=== Data listing ===
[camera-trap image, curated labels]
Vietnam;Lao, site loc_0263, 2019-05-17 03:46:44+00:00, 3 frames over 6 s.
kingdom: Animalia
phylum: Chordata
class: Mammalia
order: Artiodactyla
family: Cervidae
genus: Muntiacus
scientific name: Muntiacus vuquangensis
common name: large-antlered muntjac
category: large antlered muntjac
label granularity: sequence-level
===
=== Data listing ===
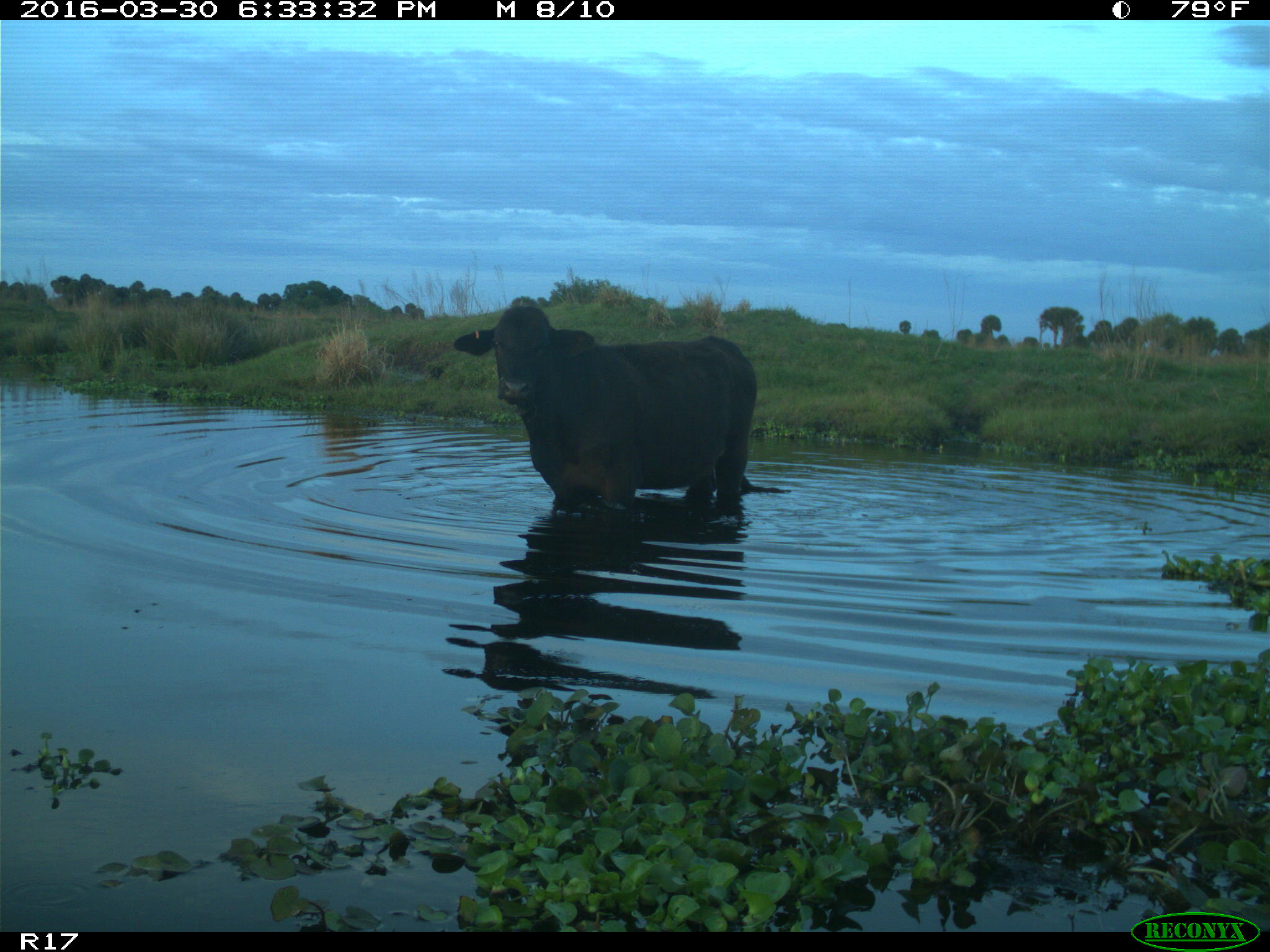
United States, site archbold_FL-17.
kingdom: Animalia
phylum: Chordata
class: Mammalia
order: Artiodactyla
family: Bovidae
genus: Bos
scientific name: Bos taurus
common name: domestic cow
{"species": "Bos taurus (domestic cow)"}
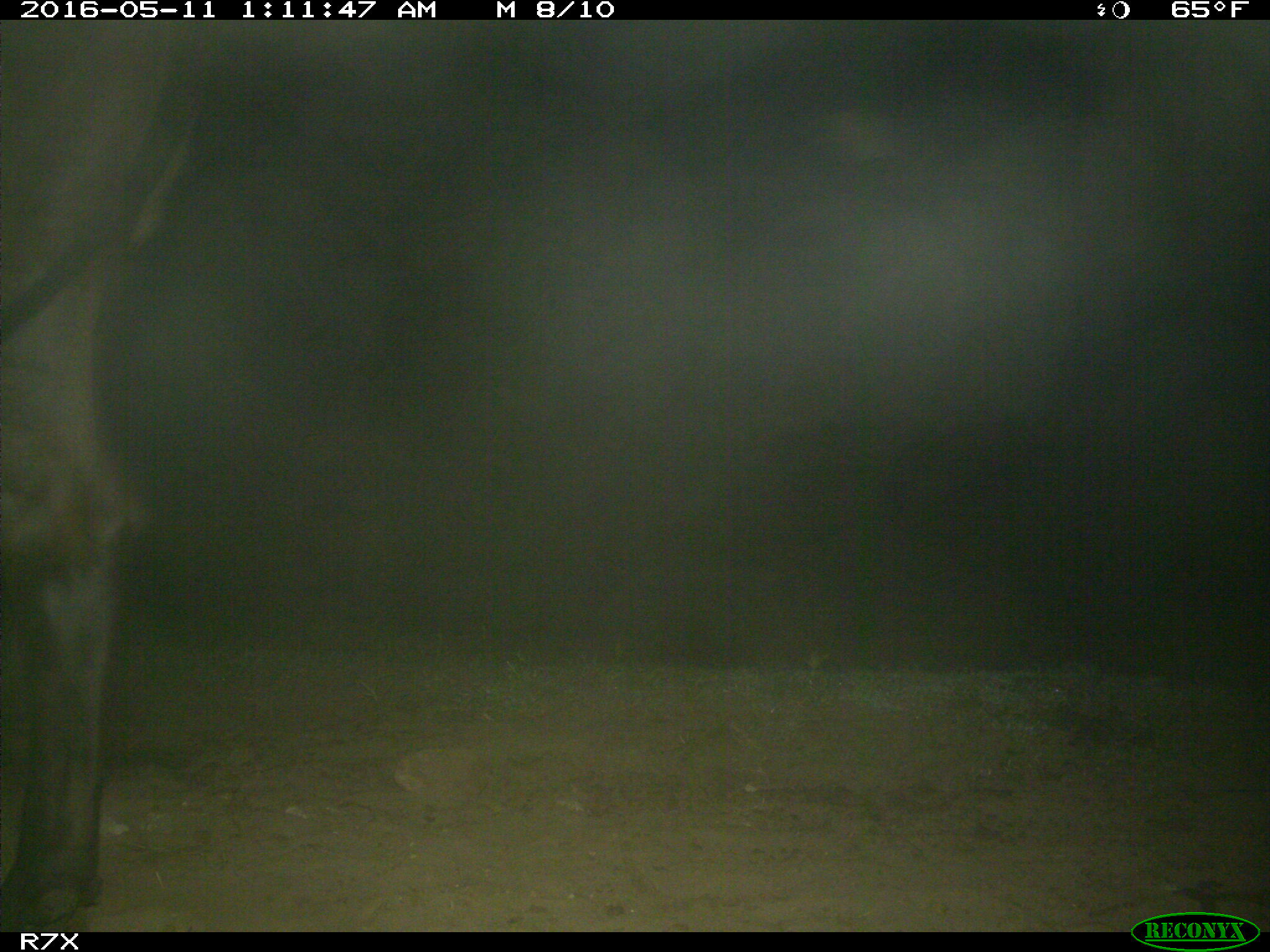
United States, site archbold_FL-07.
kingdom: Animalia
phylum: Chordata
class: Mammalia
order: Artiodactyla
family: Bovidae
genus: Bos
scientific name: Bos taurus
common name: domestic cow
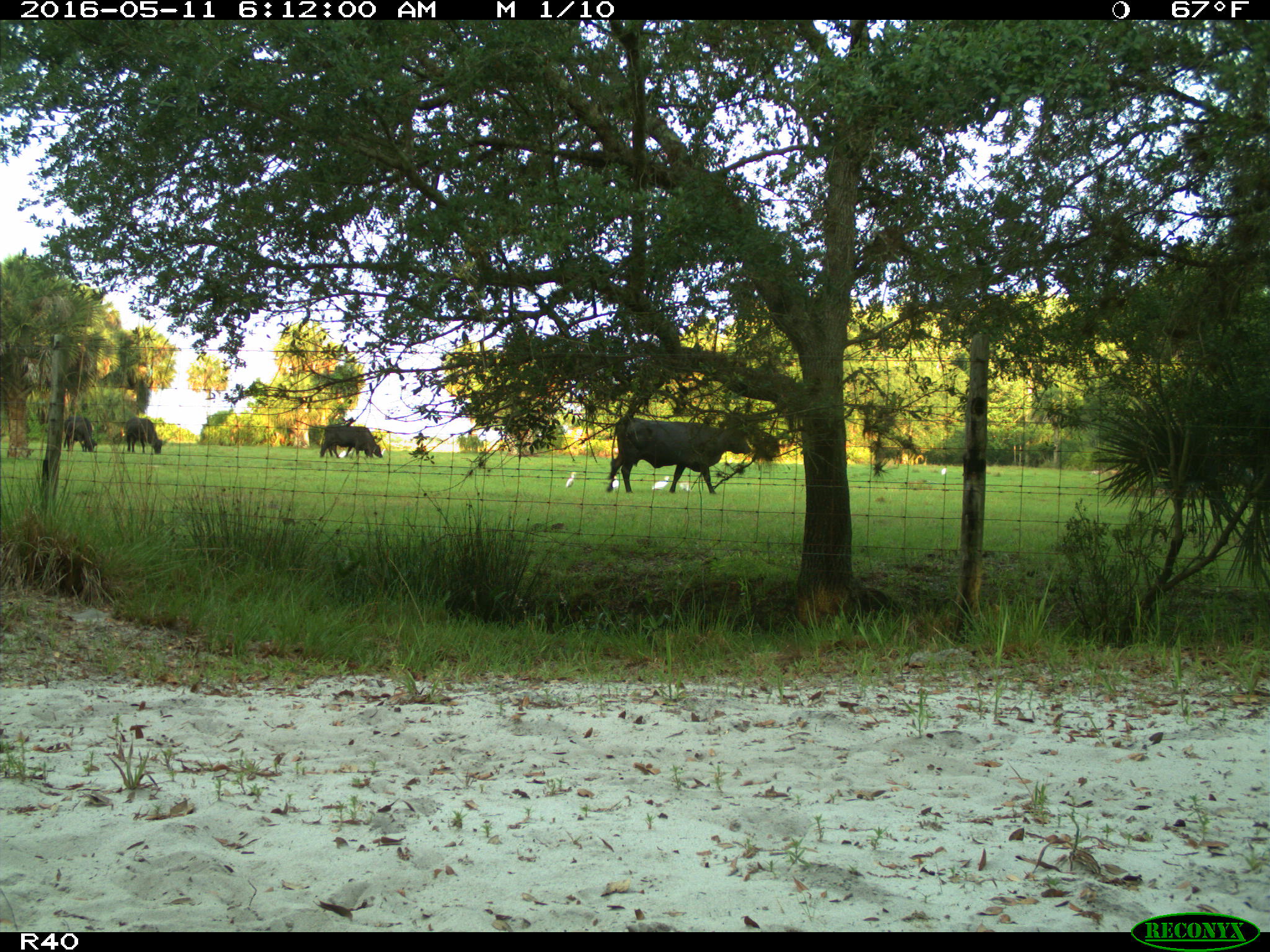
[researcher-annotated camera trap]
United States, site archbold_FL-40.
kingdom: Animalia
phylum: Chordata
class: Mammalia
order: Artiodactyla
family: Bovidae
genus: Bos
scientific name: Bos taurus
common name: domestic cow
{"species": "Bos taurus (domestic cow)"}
===
• _What is expected_
Show a copy of each line from the data that includes the word "site".

• _Answer below_
Vietnam;Lao, site loc_0263, 2019-05-17 03:46:44+00:00, 3 frames over 6 s.
United States, site archbold_FL-17.
United States, site archbold_FL-07.
United States, site archbold_FL-40.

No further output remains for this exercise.